Medical colleges and teaching hospitals have challenged a Treasury Department regulation requiring them to pay Social Security taxes on behalf of medical residents in the Supreme Court.
Medical residents and other full-time employees do not qualify for general student exemption from Social Security taxes, under a 2005 Treasury Department rule. According to court papers, there are around 100,000 medical residents nationwide, whose tax treatment is at stake, as they owe $700 million in annual revenue to the federal government.
The Mayo Clinic and the University of Minnesota challenging the Treasury ruling are seeking a refund of the Social Security taxes already paid on behalf of medical residents.
Last June, the St. Louis-based 8th U. S. Circuit Court of Appeals sided with the IRS in its ruling.

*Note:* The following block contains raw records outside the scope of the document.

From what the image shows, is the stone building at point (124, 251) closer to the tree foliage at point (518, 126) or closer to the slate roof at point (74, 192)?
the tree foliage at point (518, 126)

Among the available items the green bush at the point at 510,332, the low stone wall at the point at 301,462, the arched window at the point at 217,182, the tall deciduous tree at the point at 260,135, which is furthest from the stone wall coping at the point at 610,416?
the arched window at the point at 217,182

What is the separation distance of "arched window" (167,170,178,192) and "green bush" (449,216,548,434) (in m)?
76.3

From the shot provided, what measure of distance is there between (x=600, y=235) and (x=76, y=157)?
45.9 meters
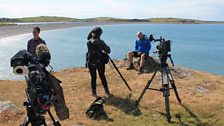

The Mayo Clinic and University of Minnesota in their petition to the Supreme Court said four other federal appeals courts sided with hospitals on the issue, which leaves only the medical residents in the 8th Circuit covering Iowa, Arkansas, Missouri, Minnesota, North Dakota, Nebraska and South Dakota, having to pay taxes their peers elsewhere are not required to pay.
Representing 12.4% of wages, half of the Social Security tax is paid by the employer and half by the employee. A medical resident earning a $50,000 stipend, has to pay $3,100, with the same amount paid by the hospital also.
A number of other schools, including Georgetown University, Loyola University Medical Centre and the University of Tennessee support the challenge, and submitting their friends of the court briefs argue, residents are there to learn not provide services in hospitals, which means they are more like students, rather than employees.
It is of great significant administrative and fiscal importance, whether the Treasury is allowed to tax the medical residents, Elena Kagan, US Solicitor General wrote in the government's brief that opposes the petition.
Oral arguments will take place in the fall or the winter.